One of the things I’ve missed most since I left pastoral care full-time is counsel, when I was a pastor people came to see me every day in crisis situations, it has helped me understand and feel empathy with people in situations that I just don’t have to deal with people who have different points of vulnerability or points of suffering than I have.
I may not have experienced what a lone widower lives, after his wife’s death, but by talking to him and serving him, I can insert myself into his life and develop empathy for others whose loved ones are gone. addicted to gambling or prescription drugs, although these are not my specific areas of temptation, I can no longer caricature these struggles because I’m thinking about how that person can find a cure.

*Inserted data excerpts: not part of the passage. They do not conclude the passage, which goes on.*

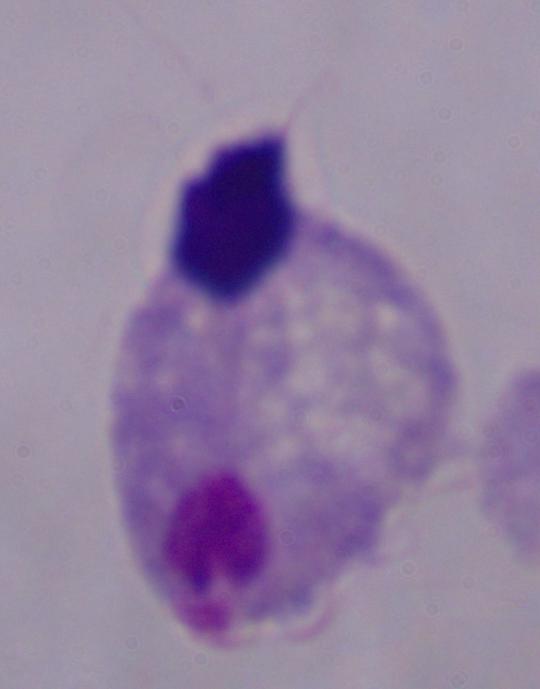 1000x magnification. Photomicrograph. A trichomonad is shown.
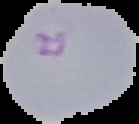
Image is 139×124 pixels. From a thin blood film. Result: malaria parasites detected. Cell region segmented out of the field of view; the surrounding area is masked to black.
Give the position of every Plasmodium parasite visible.
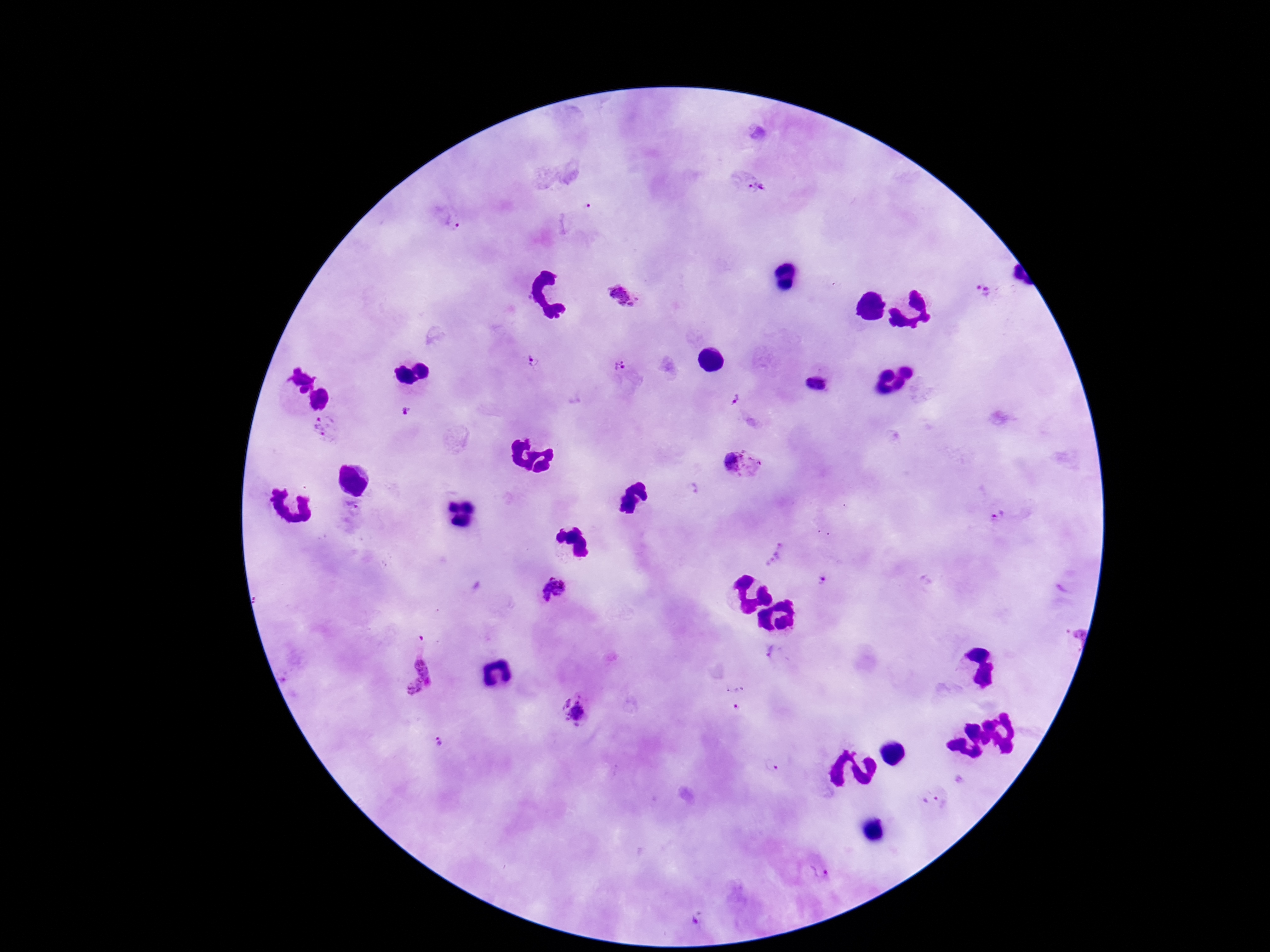

Approximate centers as (x, y) in pixels.
Plasmodium parasites: (753, 183), (585, 208), (453, 221), (985, 293), (625, 297), (534, 361), (622, 365), (735, 399), (407, 411), (325, 428), (744, 464), (693, 489), (998, 516), (775, 555), (824, 580), (1066, 587), (553, 590), (772, 652), (414, 673), (739, 705), (574, 711), (440, 743), (770, 765), (934, 801), (821, 870), (696, 918).

Thick peripheral-blood smear. Smartphone photograph taken through the microscope eyepiece. Image is 1270×952 pixels. Giemsa stain. Patient malaria status: infected. 100x magnification. Single field of view.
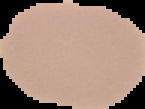
image type = cell region segmented out of the field of view; surrounding area masked to black
preparation = thin blood film
result = negative for Plasmodium parasites
image size = 145×109 pixels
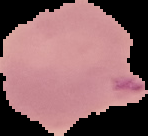 From a thin blood film. Malaria status: parasitized. Image is 148×136 pixels. Segmented cell region on a black background.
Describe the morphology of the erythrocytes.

Approaching people can also help us see what’s at stake in our own lives. I remember talking to a couple once when her husband was having an extramarital affair. He was sitting in front of me when he listed all the reasons why he was after all, it wasn’t bad, but next to him was a six-month-old baby in a comforting baby on the floor. He was his son. All I thought was, “Don’t you see what your sin is doing?Can’t you see what it costs you ??. Later, did I find myself thinking about these areas that I don’t notice in my own life?blind spots that those around me may point at me, but I don’t see.
3) Meet great stories
Reading good literature, especially fiction, is more important than being aware of current events. Not that these things aren’t important, but reading good fiction can help you penetrate other people’s minds besides you in a more meaningful way than just knowing what a particular group of TV presenters is saying.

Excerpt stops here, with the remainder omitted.